▶ **TASK REQUIREMENTS**
Please return the lines, both ends included, that run from the one containing "t=!1;if(o(f).scrollTop()>400)for(const f of" to the last line of the data below, exactly and alone.

▶ **DATASET CONTENT**
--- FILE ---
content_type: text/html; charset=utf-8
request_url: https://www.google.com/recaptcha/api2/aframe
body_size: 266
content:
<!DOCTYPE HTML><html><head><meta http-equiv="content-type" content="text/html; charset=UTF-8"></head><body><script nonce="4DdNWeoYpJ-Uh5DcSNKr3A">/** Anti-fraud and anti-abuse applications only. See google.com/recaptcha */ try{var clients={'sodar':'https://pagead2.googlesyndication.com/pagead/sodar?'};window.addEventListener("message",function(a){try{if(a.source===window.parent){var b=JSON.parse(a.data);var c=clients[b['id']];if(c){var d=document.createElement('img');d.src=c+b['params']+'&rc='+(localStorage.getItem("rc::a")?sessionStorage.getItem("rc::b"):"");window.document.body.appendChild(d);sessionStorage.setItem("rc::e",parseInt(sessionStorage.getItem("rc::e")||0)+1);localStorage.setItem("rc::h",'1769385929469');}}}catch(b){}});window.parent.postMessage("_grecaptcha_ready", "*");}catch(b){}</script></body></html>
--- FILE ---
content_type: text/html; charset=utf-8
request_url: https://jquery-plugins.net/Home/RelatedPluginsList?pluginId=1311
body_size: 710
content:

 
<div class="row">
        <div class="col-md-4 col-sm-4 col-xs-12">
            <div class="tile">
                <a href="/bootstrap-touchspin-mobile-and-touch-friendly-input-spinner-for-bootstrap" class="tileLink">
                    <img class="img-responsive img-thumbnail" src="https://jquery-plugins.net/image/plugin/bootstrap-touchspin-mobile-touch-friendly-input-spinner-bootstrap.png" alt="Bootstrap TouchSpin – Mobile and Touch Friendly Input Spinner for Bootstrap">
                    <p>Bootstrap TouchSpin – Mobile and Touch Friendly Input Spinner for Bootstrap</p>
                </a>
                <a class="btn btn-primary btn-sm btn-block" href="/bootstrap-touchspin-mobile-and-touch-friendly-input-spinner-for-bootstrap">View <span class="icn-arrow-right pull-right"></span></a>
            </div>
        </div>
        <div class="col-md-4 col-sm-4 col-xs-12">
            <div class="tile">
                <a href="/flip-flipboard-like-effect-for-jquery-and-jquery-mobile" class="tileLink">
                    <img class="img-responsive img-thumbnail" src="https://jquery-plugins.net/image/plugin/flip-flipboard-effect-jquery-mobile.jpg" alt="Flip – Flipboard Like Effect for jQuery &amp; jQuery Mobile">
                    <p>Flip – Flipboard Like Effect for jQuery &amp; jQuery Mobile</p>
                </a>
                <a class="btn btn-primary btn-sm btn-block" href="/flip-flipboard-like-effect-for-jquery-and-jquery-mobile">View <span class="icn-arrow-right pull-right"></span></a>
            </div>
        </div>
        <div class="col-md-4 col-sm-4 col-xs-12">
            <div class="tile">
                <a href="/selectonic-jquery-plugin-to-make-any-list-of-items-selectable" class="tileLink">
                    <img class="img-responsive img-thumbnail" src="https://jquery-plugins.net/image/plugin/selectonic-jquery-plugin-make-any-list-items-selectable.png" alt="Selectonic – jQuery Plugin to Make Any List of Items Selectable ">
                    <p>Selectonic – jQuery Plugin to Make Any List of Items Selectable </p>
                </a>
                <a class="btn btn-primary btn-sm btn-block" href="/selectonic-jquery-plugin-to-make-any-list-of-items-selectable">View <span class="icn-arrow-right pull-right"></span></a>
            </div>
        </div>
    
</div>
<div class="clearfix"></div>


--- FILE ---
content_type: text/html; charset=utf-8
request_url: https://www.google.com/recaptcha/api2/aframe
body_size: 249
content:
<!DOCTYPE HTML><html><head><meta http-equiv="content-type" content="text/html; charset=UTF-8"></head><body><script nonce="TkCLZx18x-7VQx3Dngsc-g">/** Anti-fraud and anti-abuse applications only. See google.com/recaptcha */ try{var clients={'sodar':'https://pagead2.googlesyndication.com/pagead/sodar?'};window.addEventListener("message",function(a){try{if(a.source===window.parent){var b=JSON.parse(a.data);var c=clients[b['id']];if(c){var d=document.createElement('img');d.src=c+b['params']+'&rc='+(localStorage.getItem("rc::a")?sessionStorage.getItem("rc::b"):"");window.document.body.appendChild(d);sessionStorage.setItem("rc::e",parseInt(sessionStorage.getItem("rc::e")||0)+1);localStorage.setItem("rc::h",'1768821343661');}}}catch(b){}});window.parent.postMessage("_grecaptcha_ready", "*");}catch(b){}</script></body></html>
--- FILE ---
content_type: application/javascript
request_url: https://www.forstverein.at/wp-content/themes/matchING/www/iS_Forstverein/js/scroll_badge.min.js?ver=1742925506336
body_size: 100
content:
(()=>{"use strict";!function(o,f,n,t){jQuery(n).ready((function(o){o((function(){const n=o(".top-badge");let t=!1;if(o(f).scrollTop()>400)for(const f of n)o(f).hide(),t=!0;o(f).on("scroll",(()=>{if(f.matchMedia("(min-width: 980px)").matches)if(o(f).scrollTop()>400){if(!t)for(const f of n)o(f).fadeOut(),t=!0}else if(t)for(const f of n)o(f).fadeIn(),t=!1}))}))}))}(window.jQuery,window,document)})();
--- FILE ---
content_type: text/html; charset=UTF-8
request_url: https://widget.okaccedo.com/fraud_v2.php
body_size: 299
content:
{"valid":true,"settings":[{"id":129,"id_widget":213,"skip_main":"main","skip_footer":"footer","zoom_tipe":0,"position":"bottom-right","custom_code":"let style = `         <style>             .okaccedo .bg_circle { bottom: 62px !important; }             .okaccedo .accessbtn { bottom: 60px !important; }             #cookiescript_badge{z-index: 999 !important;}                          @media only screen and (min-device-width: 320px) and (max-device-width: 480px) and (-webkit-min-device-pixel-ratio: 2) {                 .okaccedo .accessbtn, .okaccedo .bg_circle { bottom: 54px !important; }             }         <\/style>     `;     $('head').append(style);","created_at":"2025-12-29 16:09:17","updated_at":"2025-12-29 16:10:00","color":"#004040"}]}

▶ **RESULT OF THIS TASK**
(()=>{"use strict";!function(o,f,n,t){jQuery(n).ready((function(o){o((function(){const n=o(".top-badge");let t=!1;if(o(f).scrollTop()>400)for(const f of n)o(f).hide(),t=!0;o(f).on("scroll",(()=>{if(f.matchMedia("(min-width: 980px)").matches)if(o(f).scrollTop()>400){if(!t)for(const f of n)o(f).fadeOut(),t=!0}else if(t)for(const f of n)o(f).fadeIn(),t=!1}))}))}))}(window.jQuery,window,document)})();
--- FILE ---
content_type: text/html; charset=UTF-8
request_url: https://widget.okaccedo.com/fraud_v2.php
body_size: 299
content:
{"valid":true,"settings":[{"id":129,"id_widget":213,"skip_main":"main","skip_footer":"footer","zoom_tipe":0,"position":"bottom-right","custom_code":"let style = `         <style>             .okaccedo .bg_circle { bottom: 62px !important; }             .okaccedo .accessbtn { bottom: 60px !important; }             #cookiescript_badge{z-index: 999 !important;}                          @media only screen and (min-device-width: 320px) and (max-device-width: 480px) and (-webkit-min-device-pixel-ratio: 2) {                 .okaccedo .accessbtn, .okaccedo .bg_circle { bottom: 54px !important; }             }         <\/style>     `;     $('head').append(style);","created_at":"2025-12-29 16:09:17","updated_at":"2025-12-29 16:10:00","color":"#004040"}]}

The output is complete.